Apoorva Khare (IISc Mathematics) Sep 18, 2020
Totally positive matrices, Pólya frequency sequences, and Schur polynomials
(Joint with the APRG Seminar)
(3 pm, Fri)

Abstract. I will discuss totally positive/non-negative matrices and kernels, including Polya frequency (PF) functions and sequences. This includes examples, history, and basic results on total positivity, variation diminution, sign non-reversal, and generating functions of PF sequences (with some proofs). I will end with applications of total positivity to old and new phenomena involving Schur polynomials.

Charanya Ravi (Universität Regensburg, Germany) Sep 8, 2020
Algebraic K-theory of varieties with group actions (unusual day: 3 pm, Tue)

Abstract. Cohomology theories are one of the most important algebraic invariants of topological spaces and this has inspired the definition of several different cohomology theories in algebraic geometry. In this talk, we focus on algebraic K-theory, which is one such classical cohomological invariant of algebraic varieties. After motivating and introducing this notion, we discuss several fundamental properties of algebraic K-theory of varieties with algebraic group actions. Well-known examples of varieties with group actions include toric varieties and flag varieties.

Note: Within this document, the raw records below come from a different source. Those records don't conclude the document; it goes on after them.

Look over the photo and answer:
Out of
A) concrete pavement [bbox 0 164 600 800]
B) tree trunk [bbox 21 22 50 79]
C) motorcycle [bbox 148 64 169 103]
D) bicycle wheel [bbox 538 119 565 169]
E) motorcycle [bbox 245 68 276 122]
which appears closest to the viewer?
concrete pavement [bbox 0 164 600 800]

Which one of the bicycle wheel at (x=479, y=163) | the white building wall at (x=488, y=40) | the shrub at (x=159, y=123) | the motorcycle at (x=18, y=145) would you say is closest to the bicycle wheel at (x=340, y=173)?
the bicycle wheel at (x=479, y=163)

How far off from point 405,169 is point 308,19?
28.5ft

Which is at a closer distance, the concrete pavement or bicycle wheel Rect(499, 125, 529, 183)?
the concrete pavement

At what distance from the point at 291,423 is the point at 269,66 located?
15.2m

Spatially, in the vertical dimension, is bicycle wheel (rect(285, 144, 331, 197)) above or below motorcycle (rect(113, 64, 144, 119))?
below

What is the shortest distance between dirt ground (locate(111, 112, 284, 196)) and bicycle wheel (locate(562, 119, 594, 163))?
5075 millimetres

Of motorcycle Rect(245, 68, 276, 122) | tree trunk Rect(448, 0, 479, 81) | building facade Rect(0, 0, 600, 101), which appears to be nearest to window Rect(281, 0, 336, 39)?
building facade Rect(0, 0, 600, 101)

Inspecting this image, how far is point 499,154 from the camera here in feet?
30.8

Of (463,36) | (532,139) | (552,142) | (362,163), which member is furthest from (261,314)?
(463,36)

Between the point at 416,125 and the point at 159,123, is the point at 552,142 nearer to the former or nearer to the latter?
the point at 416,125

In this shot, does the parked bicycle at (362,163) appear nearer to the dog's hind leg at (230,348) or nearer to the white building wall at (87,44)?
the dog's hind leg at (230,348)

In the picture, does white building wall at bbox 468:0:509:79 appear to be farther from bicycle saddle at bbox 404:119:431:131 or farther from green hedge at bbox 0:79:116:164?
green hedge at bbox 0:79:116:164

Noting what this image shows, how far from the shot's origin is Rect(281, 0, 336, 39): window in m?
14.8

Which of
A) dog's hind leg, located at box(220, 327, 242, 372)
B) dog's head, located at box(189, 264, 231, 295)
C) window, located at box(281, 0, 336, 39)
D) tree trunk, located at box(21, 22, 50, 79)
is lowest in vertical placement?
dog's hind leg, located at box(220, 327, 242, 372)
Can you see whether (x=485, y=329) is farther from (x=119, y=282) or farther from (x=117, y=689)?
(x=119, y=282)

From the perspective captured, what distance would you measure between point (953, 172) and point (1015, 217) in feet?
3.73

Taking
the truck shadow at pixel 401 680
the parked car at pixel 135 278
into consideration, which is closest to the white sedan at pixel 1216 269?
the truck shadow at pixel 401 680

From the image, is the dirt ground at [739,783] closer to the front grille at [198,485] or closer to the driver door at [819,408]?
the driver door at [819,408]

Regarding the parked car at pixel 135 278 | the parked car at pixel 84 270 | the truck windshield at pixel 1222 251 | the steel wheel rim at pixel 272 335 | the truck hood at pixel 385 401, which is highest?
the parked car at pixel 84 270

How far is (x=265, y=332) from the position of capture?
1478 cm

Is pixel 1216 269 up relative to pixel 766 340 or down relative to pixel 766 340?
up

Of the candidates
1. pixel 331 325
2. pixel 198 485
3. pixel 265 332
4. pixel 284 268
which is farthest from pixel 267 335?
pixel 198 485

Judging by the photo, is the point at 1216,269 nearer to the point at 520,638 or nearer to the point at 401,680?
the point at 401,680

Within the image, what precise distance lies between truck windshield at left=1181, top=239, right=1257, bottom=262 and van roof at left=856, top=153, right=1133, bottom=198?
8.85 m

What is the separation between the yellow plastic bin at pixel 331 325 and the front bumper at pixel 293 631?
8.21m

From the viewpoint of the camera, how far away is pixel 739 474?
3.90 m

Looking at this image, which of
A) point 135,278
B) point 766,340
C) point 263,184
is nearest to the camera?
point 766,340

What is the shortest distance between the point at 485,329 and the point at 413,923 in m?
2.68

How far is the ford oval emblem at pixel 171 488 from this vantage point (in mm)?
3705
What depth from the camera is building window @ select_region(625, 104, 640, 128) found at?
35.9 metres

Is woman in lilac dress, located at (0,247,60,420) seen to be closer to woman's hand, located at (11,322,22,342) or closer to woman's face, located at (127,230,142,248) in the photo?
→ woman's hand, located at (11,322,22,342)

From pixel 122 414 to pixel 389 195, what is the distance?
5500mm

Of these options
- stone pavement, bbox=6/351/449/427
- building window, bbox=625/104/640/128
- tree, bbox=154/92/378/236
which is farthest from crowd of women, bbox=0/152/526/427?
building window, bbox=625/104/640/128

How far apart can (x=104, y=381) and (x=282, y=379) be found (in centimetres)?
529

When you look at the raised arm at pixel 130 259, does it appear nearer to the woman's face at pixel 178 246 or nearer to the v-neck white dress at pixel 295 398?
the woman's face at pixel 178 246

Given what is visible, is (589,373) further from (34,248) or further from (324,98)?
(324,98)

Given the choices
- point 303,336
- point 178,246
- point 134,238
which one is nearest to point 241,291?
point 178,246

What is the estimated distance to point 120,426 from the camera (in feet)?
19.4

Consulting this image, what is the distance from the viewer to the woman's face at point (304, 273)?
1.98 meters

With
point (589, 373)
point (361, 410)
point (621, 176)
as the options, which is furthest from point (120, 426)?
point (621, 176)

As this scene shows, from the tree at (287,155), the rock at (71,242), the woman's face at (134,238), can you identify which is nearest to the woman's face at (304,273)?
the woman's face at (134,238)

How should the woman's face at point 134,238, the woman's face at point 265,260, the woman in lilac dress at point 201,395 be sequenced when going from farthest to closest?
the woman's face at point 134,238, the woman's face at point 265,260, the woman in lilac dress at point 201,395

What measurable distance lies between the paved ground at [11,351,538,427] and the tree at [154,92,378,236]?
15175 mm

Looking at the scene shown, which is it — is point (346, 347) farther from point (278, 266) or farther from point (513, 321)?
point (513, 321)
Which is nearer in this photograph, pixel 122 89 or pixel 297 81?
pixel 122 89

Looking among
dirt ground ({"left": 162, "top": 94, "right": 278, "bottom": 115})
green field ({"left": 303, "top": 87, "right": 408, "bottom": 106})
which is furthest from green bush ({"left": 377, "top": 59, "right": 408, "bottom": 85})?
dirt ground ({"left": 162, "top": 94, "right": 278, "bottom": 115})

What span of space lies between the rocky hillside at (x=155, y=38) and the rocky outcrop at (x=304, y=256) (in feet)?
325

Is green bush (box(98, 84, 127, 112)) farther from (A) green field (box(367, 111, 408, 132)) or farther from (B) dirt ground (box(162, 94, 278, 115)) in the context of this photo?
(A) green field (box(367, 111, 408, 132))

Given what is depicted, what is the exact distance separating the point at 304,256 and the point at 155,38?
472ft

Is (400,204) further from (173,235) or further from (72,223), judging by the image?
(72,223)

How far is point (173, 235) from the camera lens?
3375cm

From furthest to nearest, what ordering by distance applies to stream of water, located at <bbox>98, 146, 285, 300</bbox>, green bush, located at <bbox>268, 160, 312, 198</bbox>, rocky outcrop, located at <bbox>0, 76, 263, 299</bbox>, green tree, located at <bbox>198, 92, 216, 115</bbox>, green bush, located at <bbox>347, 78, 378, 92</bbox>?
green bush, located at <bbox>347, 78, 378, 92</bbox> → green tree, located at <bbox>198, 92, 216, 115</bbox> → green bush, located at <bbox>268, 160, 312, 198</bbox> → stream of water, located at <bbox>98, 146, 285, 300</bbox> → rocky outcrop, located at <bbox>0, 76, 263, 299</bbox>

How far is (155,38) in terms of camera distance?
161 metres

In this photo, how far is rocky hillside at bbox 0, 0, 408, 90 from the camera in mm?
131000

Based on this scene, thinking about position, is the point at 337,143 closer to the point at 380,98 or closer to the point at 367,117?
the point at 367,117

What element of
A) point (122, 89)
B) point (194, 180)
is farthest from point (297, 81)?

Sandeep Varma (TIFR, Mumbai) Sep 4, 2020
Some Bernstein projectors for $SL_2$ (3 pm, Fri)

Abstract. Let $G$ be the group $SL_2$ over a finite extension $F$ of $\mathbb{Q}_p$, $p$ odd. I will discuss certain distributions on $G(F)$, belonging to what is called its Bernstein center (I will explain what this and many other terms in this abstract mean), supported in a certain explicit subset of $G(F)$ arising from the work of A. Moy and G. Prasad. The assertion is that these distributions form a subring of the Bernstein center, and that convolution with these distributions has very agreeable properties with respect to orbital integrals. These are 'depth $r$ versions' of results proved for general reductive groups by J.-F. Dat, R. Bezrukavnikov, A. Braverman and D. Kazhdan.

Bharathwaj Palvannan (National Center for Theoretical Sciences, Taiwan) Aug 28, 2020
Codimension two cycles in Iwasawa theory (3 pm, Fri)

Abstract. In classical Iwasawa theory, one studies a relationship called the Iwasawa main conjecture, between an analytic object (the p-adic L-function) and an algebraic object (the Selmer group). This relationship involves codimension one cycles of an Iwasawa algebra. The topic of higher codimension Iwasawa theory seeks to generalize this relationship. We will describe a result in this topic using codimension two cycles, involving an elliptic curve with supersingular reduction. This is joint work with Antonio Lei.